Material extraído:
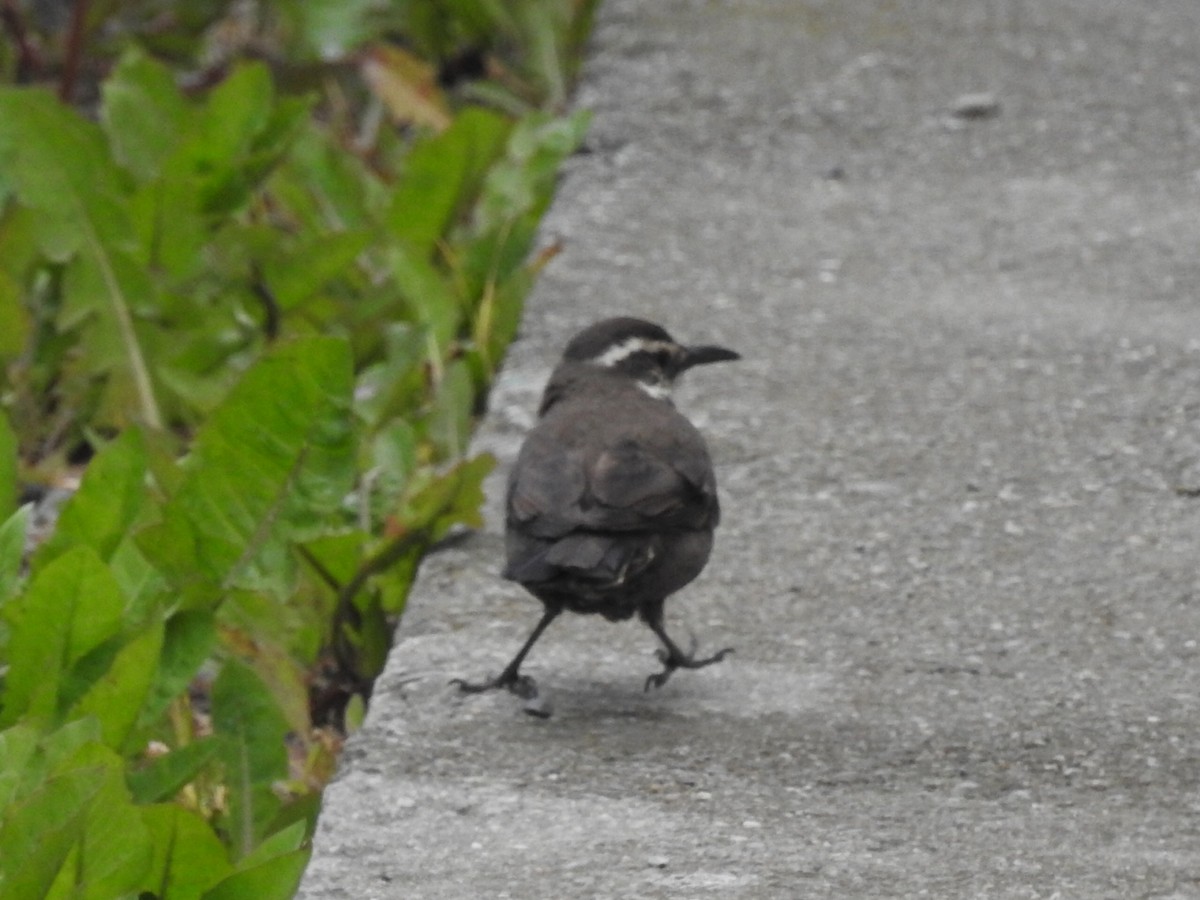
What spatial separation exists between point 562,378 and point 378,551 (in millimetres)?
546

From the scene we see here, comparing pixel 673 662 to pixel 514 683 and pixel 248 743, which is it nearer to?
pixel 514 683

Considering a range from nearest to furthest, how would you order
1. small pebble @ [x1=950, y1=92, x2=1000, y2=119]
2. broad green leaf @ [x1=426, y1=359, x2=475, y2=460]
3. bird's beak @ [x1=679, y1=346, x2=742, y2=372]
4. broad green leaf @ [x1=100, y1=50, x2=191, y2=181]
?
bird's beak @ [x1=679, y1=346, x2=742, y2=372] → broad green leaf @ [x1=426, y1=359, x2=475, y2=460] → broad green leaf @ [x1=100, y1=50, x2=191, y2=181] → small pebble @ [x1=950, y1=92, x2=1000, y2=119]

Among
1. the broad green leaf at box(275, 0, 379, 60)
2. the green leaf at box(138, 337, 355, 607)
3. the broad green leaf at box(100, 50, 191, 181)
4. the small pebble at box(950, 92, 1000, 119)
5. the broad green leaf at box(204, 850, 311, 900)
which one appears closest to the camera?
the broad green leaf at box(204, 850, 311, 900)

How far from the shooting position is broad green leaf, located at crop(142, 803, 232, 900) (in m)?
3.44

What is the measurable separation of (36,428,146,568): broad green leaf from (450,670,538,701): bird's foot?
2.50ft

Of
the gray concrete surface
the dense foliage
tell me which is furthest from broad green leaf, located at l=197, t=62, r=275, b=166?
the gray concrete surface

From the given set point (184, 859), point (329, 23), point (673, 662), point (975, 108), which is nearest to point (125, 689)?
point (184, 859)

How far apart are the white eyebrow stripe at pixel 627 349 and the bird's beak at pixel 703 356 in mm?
56

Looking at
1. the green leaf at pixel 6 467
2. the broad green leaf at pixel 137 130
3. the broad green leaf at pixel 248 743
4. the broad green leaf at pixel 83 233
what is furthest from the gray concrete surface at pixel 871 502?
the broad green leaf at pixel 137 130

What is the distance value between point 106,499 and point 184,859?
1075 mm

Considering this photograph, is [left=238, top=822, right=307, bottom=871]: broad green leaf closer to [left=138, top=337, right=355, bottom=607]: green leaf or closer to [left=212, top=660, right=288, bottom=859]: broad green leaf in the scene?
[left=212, top=660, right=288, bottom=859]: broad green leaf

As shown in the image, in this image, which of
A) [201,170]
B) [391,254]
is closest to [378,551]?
[391,254]

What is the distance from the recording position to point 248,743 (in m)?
4.05

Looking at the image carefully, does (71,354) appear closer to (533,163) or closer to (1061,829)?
(533,163)
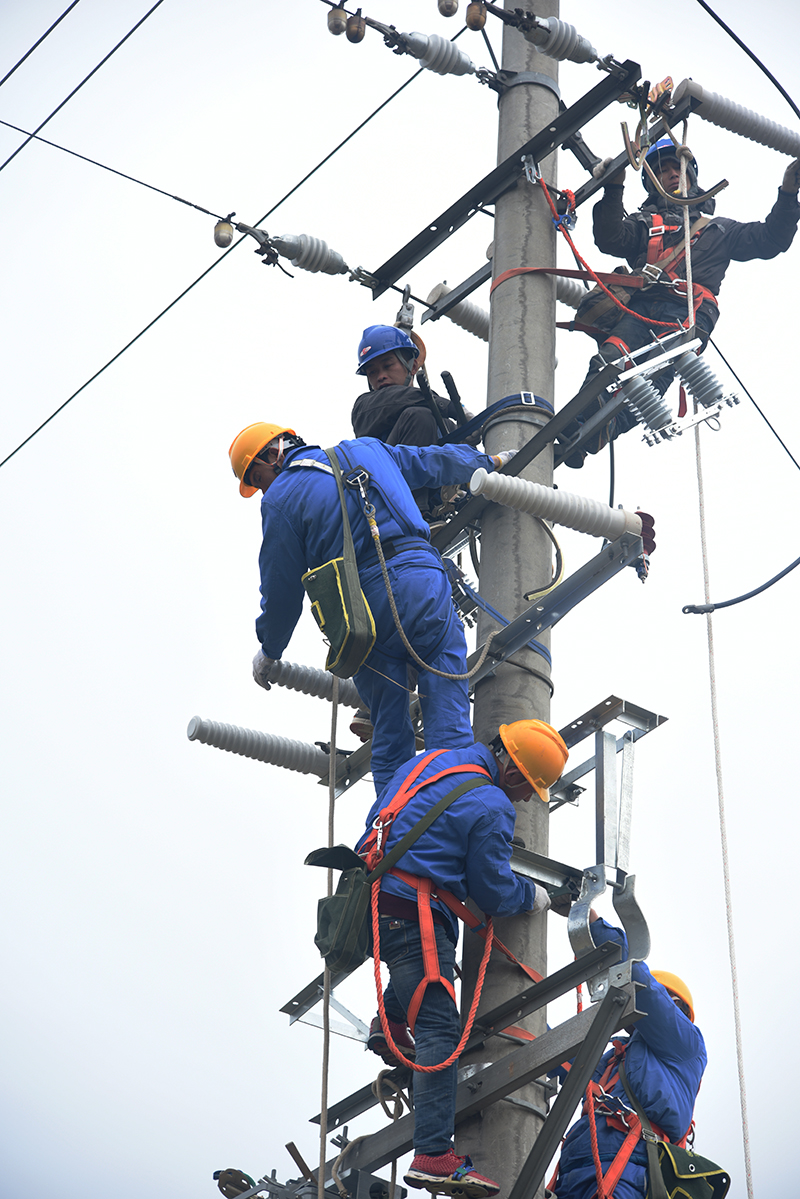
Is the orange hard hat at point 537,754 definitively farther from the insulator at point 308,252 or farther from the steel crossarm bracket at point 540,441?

Pedido: Reproduza o material a partir da linha que contém "Considering this photograph, is" até o final, incluindo essa linha. Troque "photograph" por "image" e mantenha todo o resto igual, sem incluir as imagens na resposta.

Solução do exercício:
Considering this image, is [left=238, top=822, right=307, bottom=871]: broad green leaf closer to [left=138, top=337, right=355, bottom=607]: green leaf or closer to [left=212, top=660, right=288, bottom=859]: broad green leaf in the scene?
[left=212, top=660, right=288, bottom=859]: broad green leaf

As shown in the image, in this image, which of
A) [201,170]
B) [391,254]
is closest to [378,551]?
[391,254]

What is the distance from the recording position to point 248,743 (in m)?
4.05

Looking at the image carefully, does (71,354) appear closer to (533,163) or closer to (1061,829)?
(533,163)
Is the orange hard hat at point 537,754 definitively farther from the insulator at point 308,252 or farther from the steel crossarm bracket at point 540,441?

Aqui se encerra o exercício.